The family casino and gambling business has been historically supported by the Tasmania Hospitality Association (THA) but the latter has welcomed the proposed amendments, claiming that the draft would establish a fairer model for hospitality operators. Federal Group, in its turn, has clearly been concerned about the proposal, with six general issues of concern being outlined by the operator. In the company’s submission to the piece of legislation, the executive general manager of Federal Group, Daniel Hanna, has described the Government’s move as a shocking use of legislative power.

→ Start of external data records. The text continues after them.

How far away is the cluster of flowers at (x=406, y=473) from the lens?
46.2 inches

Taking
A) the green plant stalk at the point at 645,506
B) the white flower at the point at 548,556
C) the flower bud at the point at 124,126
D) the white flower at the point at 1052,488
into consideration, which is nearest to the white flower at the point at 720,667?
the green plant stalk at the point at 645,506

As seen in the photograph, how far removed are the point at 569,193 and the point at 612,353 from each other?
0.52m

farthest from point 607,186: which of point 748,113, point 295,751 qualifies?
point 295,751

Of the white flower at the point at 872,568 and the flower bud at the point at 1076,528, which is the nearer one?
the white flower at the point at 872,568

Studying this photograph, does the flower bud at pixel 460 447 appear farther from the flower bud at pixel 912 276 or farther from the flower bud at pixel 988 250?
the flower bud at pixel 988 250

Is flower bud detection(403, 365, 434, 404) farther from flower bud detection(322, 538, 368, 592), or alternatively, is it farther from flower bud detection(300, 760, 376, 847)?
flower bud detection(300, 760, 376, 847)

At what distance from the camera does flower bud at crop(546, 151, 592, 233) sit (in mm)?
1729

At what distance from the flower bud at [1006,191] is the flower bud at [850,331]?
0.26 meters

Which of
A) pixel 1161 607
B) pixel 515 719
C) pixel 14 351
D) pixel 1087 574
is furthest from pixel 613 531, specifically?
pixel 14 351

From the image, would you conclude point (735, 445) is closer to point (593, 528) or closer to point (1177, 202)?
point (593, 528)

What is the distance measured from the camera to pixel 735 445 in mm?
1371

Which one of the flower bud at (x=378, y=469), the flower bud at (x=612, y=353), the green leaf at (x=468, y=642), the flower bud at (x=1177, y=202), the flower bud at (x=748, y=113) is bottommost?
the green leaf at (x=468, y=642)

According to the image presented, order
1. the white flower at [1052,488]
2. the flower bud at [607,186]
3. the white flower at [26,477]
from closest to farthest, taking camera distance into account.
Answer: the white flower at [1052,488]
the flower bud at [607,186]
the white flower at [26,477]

The gambling company claims that the 2003 Deed between the Crown and Federal Group includes a Rolling Term that makes sure that the operator is given notice of no less than 4 years in case any changes to the existing arrangements are made. The casino business has also argued that the arrangements are not ended unless formal written notice by the Minister is provided.
That is exactly why Federal Group now claims that with the changes set to take effect on July 1st, 2023, it should have been provided with such notice by June 30th, 2019. However, as revealed by Dr Hanna, no such notice was given, so the earliest date to end the agreement now should be June 30th, 2026.